Titolo ambiguo, “Cattiva”: lo è la madre, cattiva, con i propri pensieri disperati che urlano silenziosi, o la figlia, con i suoi pianti improvvisi senza apparente motivo? O forse lo sono in egual misura entrambe, ciascuna portatrice a suo modo, seppur a livello inconsapevole, di bisogni egoistici? Attraverso una scrittura intima, inquieta, priva di edulcorazioni di sorta, a tratti anzi quasi sfrontata e coraggiosamente schietta, si anima la vicenda narrata nel nuovo romanzo di Rossella Milone, edito da Einaudi. Una piccola storia che si rivela grande come non può che esserlo ogni volta il miracolo della vita che si rinnova e si affaccia inerme e incosciente al mondo. Una coppia di genitori, Emilia e Vincenzo, da un lato, una bimba di appena due mesi dall'altro. Con sensibilità e delicatezza tutte al femminile, viene posta al centro di queste pagine l'esperienza della maternità e, in particolare, la nascita del primo figlio, vera e propria rivoluzione nella vita di una donna che, per ovvi motivi, risulta sempre maggiormente coinvolta (e sconvolta) da un evento come questo rispetto a ciò che invece succede alla figura paterna. Un groviglio di sentimenti, emozioni, sensazioni, capitolo dopo capitolo, trova precise e intense descrizioni, mentre a poco a poco emerge il convincimento che nella cura della prole ci sia qualcosa di ancestrale, istintivo, addirittura “animalesco”; e allora non ci si stupisce neanche più pensando di essere una lupa o qualsiasi altra bestia di cui sopravvive appunto l'istinto nella parte più recondita delle nostre cellule.

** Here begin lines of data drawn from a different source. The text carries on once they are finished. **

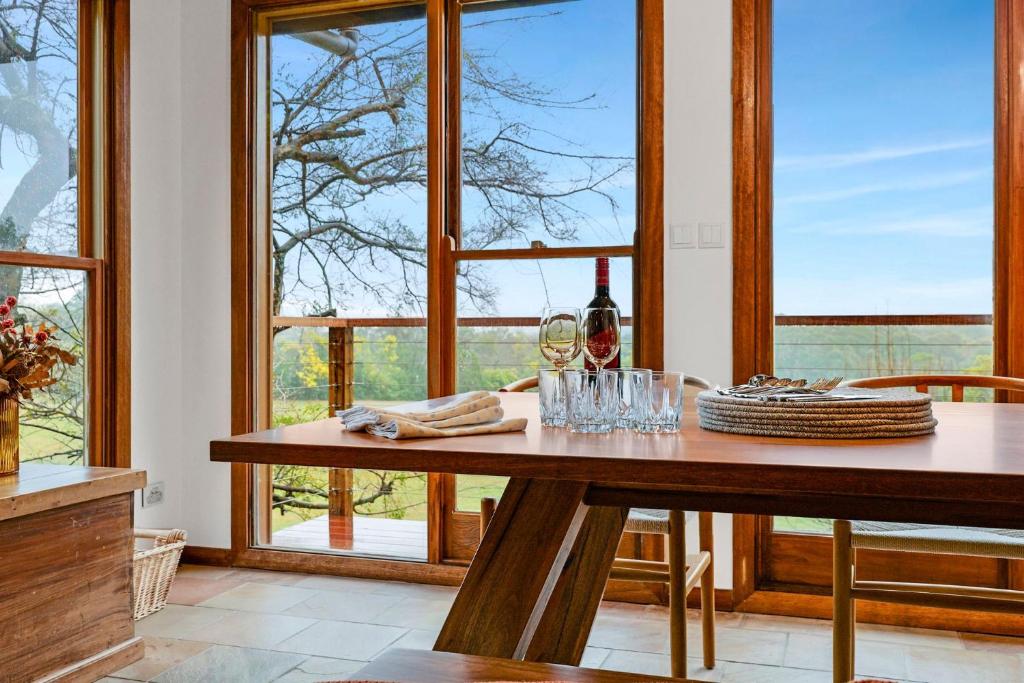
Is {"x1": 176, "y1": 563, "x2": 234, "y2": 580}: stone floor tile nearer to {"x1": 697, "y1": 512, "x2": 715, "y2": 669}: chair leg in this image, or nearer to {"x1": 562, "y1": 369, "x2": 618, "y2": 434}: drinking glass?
{"x1": 697, "y1": 512, "x2": 715, "y2": 669}: chair leg

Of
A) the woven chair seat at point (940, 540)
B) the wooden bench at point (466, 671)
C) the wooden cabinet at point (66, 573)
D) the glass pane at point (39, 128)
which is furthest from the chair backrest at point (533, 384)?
the glass pane at point (39, 128)

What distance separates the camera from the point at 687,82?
3.00 m

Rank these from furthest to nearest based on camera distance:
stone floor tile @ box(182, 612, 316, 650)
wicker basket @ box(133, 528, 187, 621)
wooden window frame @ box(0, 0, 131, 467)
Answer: wooden window frame @ box(0, 0, 131, 467), wicker basket @ box(133, 528, 187, 621), stone floor tile @ box(182, 612, 316, 650)

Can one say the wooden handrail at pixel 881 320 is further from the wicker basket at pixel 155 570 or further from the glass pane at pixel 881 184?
the wicker basket at pixel 155 570

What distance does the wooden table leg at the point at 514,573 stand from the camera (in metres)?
1.12

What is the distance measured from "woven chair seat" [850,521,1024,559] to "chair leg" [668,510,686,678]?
402 millimetres

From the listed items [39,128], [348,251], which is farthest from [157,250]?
[348,251]

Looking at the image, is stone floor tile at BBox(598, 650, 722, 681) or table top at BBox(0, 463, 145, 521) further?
stone floor tile at BBox(598, 650, 722, 681)

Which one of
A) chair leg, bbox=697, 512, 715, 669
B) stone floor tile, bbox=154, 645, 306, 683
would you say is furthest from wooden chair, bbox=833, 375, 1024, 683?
stone floor tile, bbox=154, 645, 306, 683

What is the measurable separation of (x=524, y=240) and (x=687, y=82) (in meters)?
0.80

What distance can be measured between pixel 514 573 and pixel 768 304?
2.07m

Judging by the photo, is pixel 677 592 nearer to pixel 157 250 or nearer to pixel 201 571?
pixel 201 571

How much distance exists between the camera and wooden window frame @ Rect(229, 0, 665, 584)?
303 centimetres

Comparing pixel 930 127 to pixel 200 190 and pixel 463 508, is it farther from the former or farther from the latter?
pixel 200 190
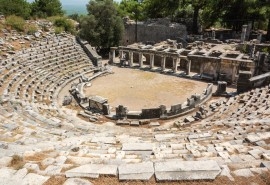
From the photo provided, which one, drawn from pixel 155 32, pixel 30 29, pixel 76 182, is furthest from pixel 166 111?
pixel 155 32

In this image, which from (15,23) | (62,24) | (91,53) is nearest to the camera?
(15,23)

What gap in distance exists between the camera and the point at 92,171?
24.1 ft

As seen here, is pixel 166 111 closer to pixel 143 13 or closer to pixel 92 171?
pixel 92 171

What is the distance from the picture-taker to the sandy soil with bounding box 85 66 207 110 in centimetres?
2391

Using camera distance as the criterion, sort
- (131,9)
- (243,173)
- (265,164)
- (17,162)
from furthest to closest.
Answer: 1. (131,9)
2. (17,162)
3. (265,164)
4. (243,173)

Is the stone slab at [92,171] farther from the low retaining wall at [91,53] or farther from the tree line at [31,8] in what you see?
the tree line at [31,8]

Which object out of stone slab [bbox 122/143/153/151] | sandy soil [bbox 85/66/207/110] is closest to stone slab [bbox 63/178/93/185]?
stone slab [bbox 122/143/153/151]

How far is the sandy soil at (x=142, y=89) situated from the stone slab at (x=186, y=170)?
47.8ft

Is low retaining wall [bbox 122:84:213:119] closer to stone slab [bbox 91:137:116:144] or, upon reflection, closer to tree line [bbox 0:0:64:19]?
stone slab [bbox 91:137:116:144]

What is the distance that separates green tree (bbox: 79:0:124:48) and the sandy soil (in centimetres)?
795

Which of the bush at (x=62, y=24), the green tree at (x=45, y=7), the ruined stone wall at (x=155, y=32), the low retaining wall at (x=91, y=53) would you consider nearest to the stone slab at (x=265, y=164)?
the low retaining wall at (x=91, y=53)

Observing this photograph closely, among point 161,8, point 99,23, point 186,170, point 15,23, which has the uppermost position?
point 161,8

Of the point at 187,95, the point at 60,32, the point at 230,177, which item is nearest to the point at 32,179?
the point at 230,177

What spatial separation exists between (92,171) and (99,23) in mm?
33090
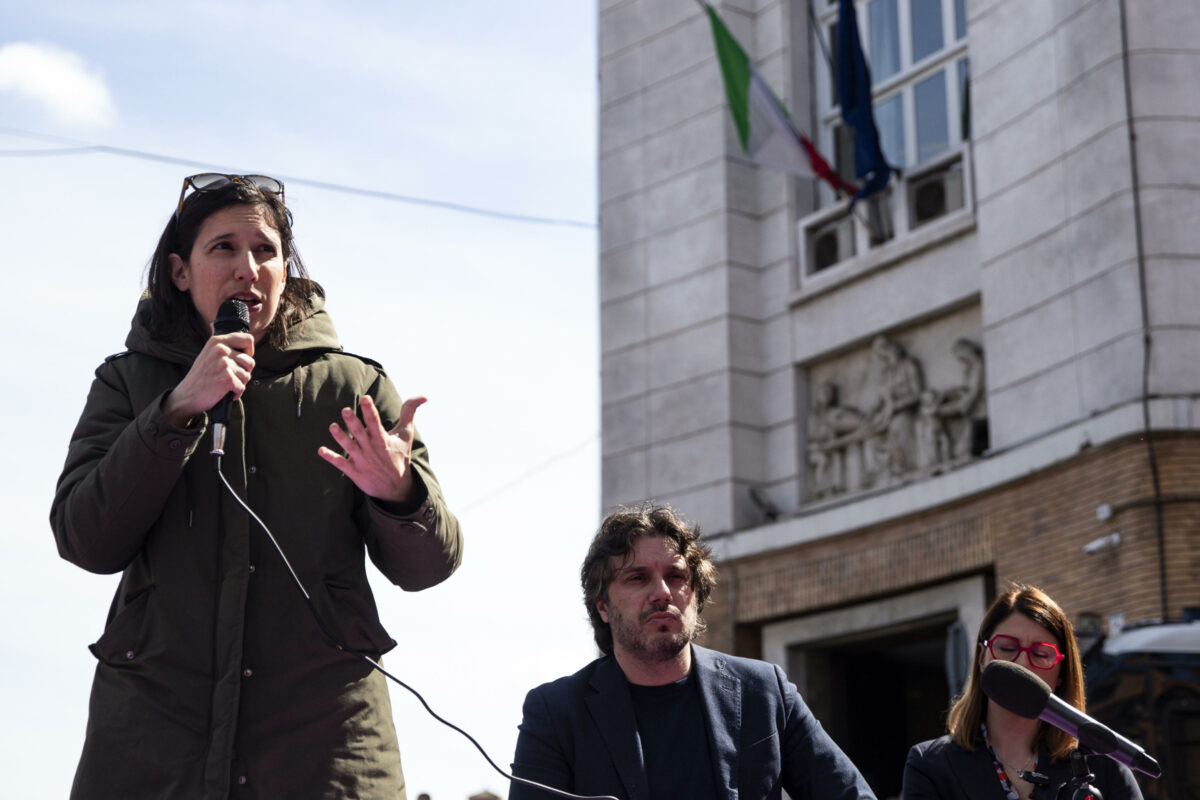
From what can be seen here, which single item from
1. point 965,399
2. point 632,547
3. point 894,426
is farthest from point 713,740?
point 894,426

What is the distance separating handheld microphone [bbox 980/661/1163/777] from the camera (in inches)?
143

Del resto, come l'autrice ben sottolinea, non vi è niente di razionale nei primi mesi di vita di un bambino, semmai è tutto molto illogico, imprevedibile, profondamente materico e corporeo.
“E allora mi chino su di lei, le accarezzo la fronte, le ficco la mia gola sul viso, una preda che si arrende e mostra la giugulare. Voglio che qualche parte di me che non conosco – i pori, il modo unico in cui si compongono le mie particelle invisibili di acqua e urea – sappia cosa si fa, sappia come calmarla, darle la sicurezza che pretende. Io non lo so. Ci sarà qualche parte dentro di me che ancora tiene le pinne, o la coda, che ancora tiene il sangue freddo dei rettili da cui provengo, che ancora si ricorda come si fa a tenere a bada un cucciolo che frigna, […] quella parte di me che sta assopita nel mio tempo perduto, sepolta come un fossile – saprà come si fa?”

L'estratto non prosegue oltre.